Use this when you need to analyze the page structure or extract specific HTML elements.

Markdown Format (
`"markdown"`
)

Converts the webpage content to markdown formatting:

=TASK_URL_READER("https://www.example.com", "markdown")

This preserves basic formatting like headings, lists, and links in a clean, readable format.

Screenshot Format (
`"screenshot"`
)

Returns a URL to a screenshot image of the webpage:

=TASK_URL_READER("https://www.example.com", "screenshot")

The screenshot option is particularly useful when:

The website's HTML is difficult to scrape
You want to capture the visual layout of a page
You need to feed the visual content to AI models that support image processing

When combined with

TASK_LM

, you can use this to analyze visual content:

=TASK_LM("Describe what you see in this image: " & TASK_URL_READER("https://www.example.com", "screenshot"))

Cache Control

The cache system stores results for 6 hours to improve performance and reduce API calls:

=TASK_URL_READER("https://www.example.com", "default", true)

To always fetch fresh content, set

use_cache

false

=TASK_URL_READER("https://www.example.com", "default", false)

Use the Save icon in the sidebar for long-term storage of cached results across sessions.

Cell Address Targeting

By default, results appear in the cell to the right of the function. To specify a different output location:

=TASK_URL_READER("https://www.example.com", "default", true, "G10")

You can also specify just a column, and the function will use the current row:

=TASK_URL_READER("https://www.example.com", "default", true, "G")

Examples

Basic Usage

=TASK_URL_READER("https://www.wikipedia.org")

This places Wikipedia's homepage content in the cell to the right of the formula.

News Article Extraction

=TASK_URL_READER("https://www.bbc.com/news/world-65360307", "text", true, "B5")
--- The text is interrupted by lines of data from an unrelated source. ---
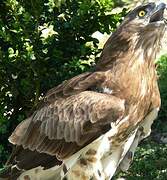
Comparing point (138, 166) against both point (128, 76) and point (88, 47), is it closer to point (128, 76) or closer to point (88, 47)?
point (88, 47)

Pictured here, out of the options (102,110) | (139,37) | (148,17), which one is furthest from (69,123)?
(148,17)

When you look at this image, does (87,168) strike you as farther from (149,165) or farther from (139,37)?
(149,165)

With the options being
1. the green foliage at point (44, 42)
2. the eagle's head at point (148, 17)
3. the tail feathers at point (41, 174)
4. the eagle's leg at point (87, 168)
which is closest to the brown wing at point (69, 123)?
the eagle's leg at point (87, 168)

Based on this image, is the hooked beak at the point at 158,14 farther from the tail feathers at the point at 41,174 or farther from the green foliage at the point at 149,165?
the green foliage at the point at 149,165

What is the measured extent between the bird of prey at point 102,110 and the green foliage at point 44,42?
1.28m

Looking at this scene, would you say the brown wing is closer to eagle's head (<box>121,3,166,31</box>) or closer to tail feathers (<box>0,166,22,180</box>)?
tail feathers (<box>0,166,22,180</box>)

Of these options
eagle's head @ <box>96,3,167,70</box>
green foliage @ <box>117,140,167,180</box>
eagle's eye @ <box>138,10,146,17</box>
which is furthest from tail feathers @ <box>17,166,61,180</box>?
eagle's eye @ <box>138,10,146,17</box>

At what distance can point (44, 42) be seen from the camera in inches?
324

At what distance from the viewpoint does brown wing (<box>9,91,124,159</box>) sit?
637 cm

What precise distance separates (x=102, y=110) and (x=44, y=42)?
2.03 meters

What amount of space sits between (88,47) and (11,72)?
831 millimetres

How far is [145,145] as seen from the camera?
9.02 m

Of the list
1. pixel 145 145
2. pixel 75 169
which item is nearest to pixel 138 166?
pixel 145 145

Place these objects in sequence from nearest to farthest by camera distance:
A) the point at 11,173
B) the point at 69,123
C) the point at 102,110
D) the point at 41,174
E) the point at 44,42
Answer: the point at 102,110
the point at 69,123
the point at 11,173
the point at 41,174
the point at 44,42
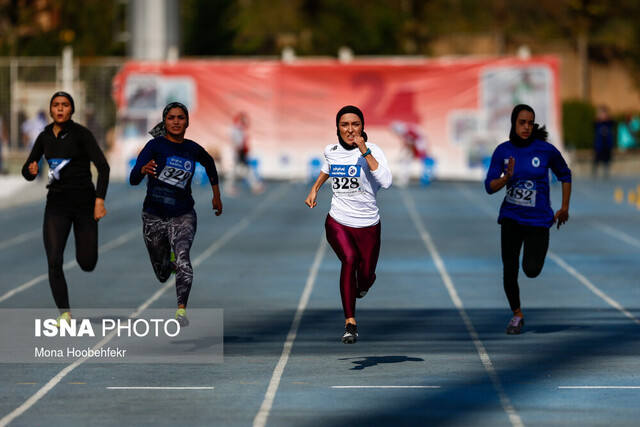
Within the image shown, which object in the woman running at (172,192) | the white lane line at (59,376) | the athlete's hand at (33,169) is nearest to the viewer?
the white lane line at (59,376)

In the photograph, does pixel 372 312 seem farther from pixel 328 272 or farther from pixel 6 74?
pixel 6 74

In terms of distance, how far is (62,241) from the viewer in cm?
1226

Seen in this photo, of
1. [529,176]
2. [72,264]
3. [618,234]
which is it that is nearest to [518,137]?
[529,176]

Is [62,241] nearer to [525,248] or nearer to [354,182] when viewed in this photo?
[354,182]

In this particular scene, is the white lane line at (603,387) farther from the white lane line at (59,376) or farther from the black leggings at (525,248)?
the white lane line at (59,376)

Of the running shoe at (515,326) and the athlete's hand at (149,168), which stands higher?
the athlete's hand at (149,168)

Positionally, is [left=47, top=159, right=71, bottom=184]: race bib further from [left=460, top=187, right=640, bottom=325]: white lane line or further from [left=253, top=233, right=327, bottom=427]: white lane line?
[left=460, top=187, right=640, bottom=325]: white lane line

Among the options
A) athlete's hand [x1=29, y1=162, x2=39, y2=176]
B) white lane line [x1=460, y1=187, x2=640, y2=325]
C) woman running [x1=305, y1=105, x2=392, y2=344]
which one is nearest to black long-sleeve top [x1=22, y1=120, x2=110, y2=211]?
athlete's hand [x1=29, y1=162, x2=39, y2=176]

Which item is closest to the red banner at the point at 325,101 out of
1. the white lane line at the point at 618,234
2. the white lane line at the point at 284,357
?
the white lane line at the point at 618,234

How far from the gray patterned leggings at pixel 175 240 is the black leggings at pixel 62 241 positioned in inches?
37.2

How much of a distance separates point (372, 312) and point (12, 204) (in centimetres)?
1956

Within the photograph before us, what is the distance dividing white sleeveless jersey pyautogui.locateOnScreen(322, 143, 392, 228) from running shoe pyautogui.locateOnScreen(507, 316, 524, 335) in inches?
74.0

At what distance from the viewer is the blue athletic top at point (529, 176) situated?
39.9 feet

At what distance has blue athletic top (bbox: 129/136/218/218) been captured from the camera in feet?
36.6
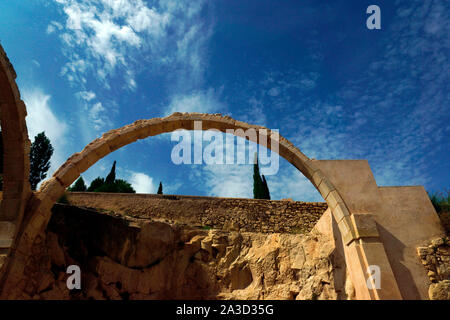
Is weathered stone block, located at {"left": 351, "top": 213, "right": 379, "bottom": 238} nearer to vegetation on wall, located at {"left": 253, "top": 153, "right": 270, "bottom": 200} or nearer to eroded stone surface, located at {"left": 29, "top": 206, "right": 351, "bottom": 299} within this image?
eroded stone surface, located at {"left": 29, "top": 206, "right": 351, "bottom": 299}

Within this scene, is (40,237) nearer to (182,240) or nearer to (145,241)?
(145,241)

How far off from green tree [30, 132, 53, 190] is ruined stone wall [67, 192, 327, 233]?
8.49 metres

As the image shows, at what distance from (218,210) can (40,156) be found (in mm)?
18078

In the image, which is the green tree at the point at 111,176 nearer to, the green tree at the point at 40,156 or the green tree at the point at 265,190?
the green tree at the point at 40,156

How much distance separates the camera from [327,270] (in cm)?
562

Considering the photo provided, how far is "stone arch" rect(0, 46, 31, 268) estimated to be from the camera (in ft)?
15.8

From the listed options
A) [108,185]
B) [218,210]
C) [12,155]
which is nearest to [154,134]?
[12,155]

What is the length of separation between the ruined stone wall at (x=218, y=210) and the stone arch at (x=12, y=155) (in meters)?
9.31

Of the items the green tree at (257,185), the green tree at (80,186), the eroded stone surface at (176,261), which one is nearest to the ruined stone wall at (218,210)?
the eroded stone surface at (176,261)

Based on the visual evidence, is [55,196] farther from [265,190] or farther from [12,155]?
[265,190]

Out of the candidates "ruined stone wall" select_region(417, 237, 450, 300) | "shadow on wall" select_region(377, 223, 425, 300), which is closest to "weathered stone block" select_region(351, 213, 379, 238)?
"shadow on wall" select_region(377, 223, 425, 300)

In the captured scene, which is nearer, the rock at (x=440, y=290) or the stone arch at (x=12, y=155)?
the rock at (x=440, y=290)

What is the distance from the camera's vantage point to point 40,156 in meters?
22.7

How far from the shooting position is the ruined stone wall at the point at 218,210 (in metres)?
14.3
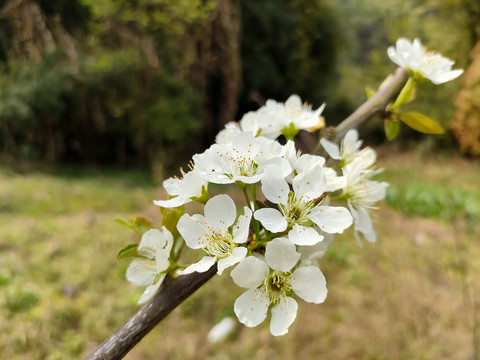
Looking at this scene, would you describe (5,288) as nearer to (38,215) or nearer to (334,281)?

This extracts a BBC news article as plain text and places it in cell B5.

Product Information

=TASK_URL_READER("https://www.amazon.com/dp/B08N5KWB9H", "markdown")

This fetches an Amazon product page in markdown format.

Documentation Reference

=TASK_URL_READER("https://developers.google.com/apps-script/reference/spreadsheet/sheet", "text", false)

This gets fresh (non-cached) Google Apps Script documentation as plain text.

Visual Capture for AI Analysis

=TASK_URL_READER("https://weather.com/weather/today/l/San+Francisco+CA", "screenshot")

This captures a screenshot of today's weather in San Francisco, which could then be analyzed by an AI model.

Best Practices

Keep
use_cache
set to
true
for most cases to avoid unnecessary API calls.
Only use
false
when you need real-time updates.
Use
"text"
for simple content extraction.
Use
"markdown"
when you need basic formatting preserved.
Use
"html"
when you need to analyze page structure.
Use
"screenshot"
when dealing with heavily JavaScript-dependent sites or when you need visual context.
For large extractions, place outputs in unused areas of your sheet.
Consider using separate sheets for content extraction.
Remember that
TASK_URL_READER
uses the Jina reader service which has rate limits on the free plan.
For high-volume needs, consider upgrading to Jina's paid plan.
Use
TASK_URL_READER
's output as input for functions like
TASK_LM
to analyze content.

Troubleshooting

"Error: Network call failed with response code XXX"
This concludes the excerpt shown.